In 1 John 5:13-15, John explains how the confidence that we have toward our eternal life translates into the way we conduct lives that are motivated and governed by prayer. In v. 16-17, John gives us a very specific application for the prayer that should stem from our confidence:

[16] If anyone sees his brother committing a sin not leading to death, he shall ask, and God will give him life—to those who commit sins that do not lead to death. There is sin that leads to death; I do not say that one should pray for that. [17] All wrongdoing is sin, but there is sin that does not lead to death. (1 John 5:16-17)

The particular application of the general principle of prayer is the reclamation of a wandering, prodigal brother. John always uses “brother” to refer to a believer in his Letter, and so the situation is that of one believer sinning in such a way that is visible to a fellow believer. The believer who observes his brother’s sin is neither to gossip or to ignore–the believer is called to pray for his brother, with the confidence and assurance that God will give life to this struggling brother.

**Exercise set:**
[1] Repeat the passage from the commentary on 1 John 5, starting with "[16] If anyone" and going on through "(1 John 5:16-17)".
[2] Write the next part of the commentary on prayer in 1 John 5:16-17, picking up after its final sentence.

**Data block:**
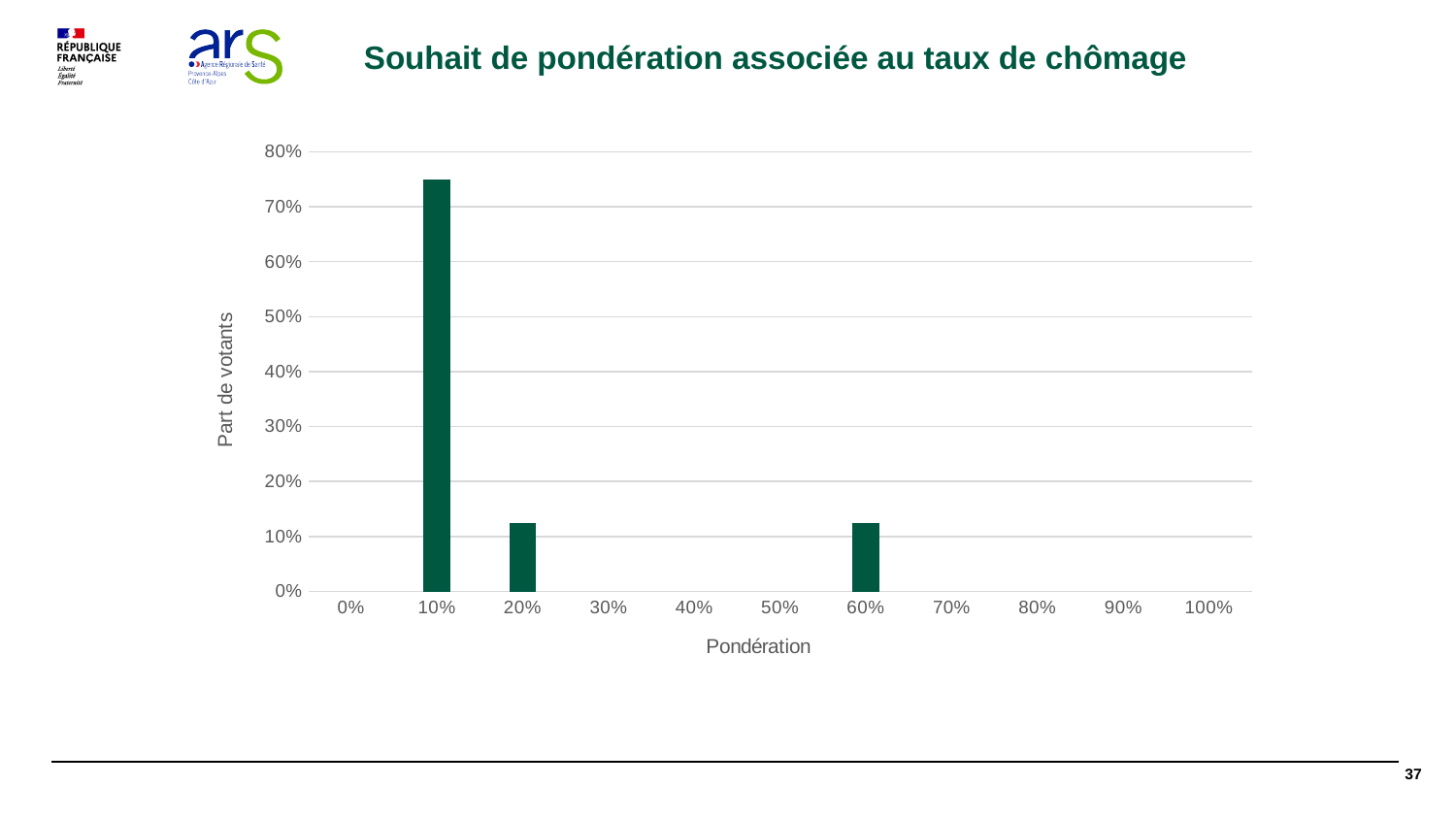
What is the label of the y axis? Part de votants Which has a larger share of voters: the 60% pondération or the 10% pondération? 10% Is the share of voters for the 20% pondération greater or less than 20%? less What kind of chart is shown on the slide? bar chart Which pondération value has the highest share of voters? 10% How many pondération values have a non-zero share of voters? 3 Is the share of voters for the 10% pondération greater or less than 70%? greater What is the title of the chart? Souhait de pondération associée au taux de chômage Is the share of voters for the 60% pondération greater or less than 20%? less Which has a larger share of voters: the 10% pondération or the 20% pondération? 10% How many pondération categories are shown on the x axis? 11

**Outputs in order:**
[1]
[16] If anyone sees his brother committing a sin not leading to death, he shall ask, and God will give him life—to those who commit sins that do not lead to death. There is sin that leads to death; I do not say that one should pray for that. [17] All wrongdoing is sin, but there is sin that does not lead to death. (1 John 5:16-17)

[2]
The obvious question in this passage concerns the “sin that leads to death.” What on earth might this be? Based on the context of the entire book, the sin that leads to death is most likely persistent, apostate rejection of Jesus Christ’s being the Son of God, resulting in a schismatic separation from the church of faithful believers (cf. 1 John 3:18-27; 1 John 4:1-6). This is debated some, but the “antichrists” and “false prophets” whom John denounces seem to be the most obvious candidates for this ignominious status.

Two cautions about how we should interpret the “sin that leads to death”:

  1. While John enigmatically says, “There is sin that leads to death; I do not say that one should pray for that,” we should keep in mind that he does not forbid that we should pray for those who commit the sin that leads to death. I point this out so that you are not hindered in your prayers by a concern about praying for the wrong people. God may teach you that praying for a particularly hard-hearted person is not according to his will; he told Jeremiah to cease praying for the hard-hearted Israelites (Jeremiah 7:16-18; 11:14; 14:11; cf. Colin Kruse, The Letters of John), but that is his business. Pray until God directs you not to.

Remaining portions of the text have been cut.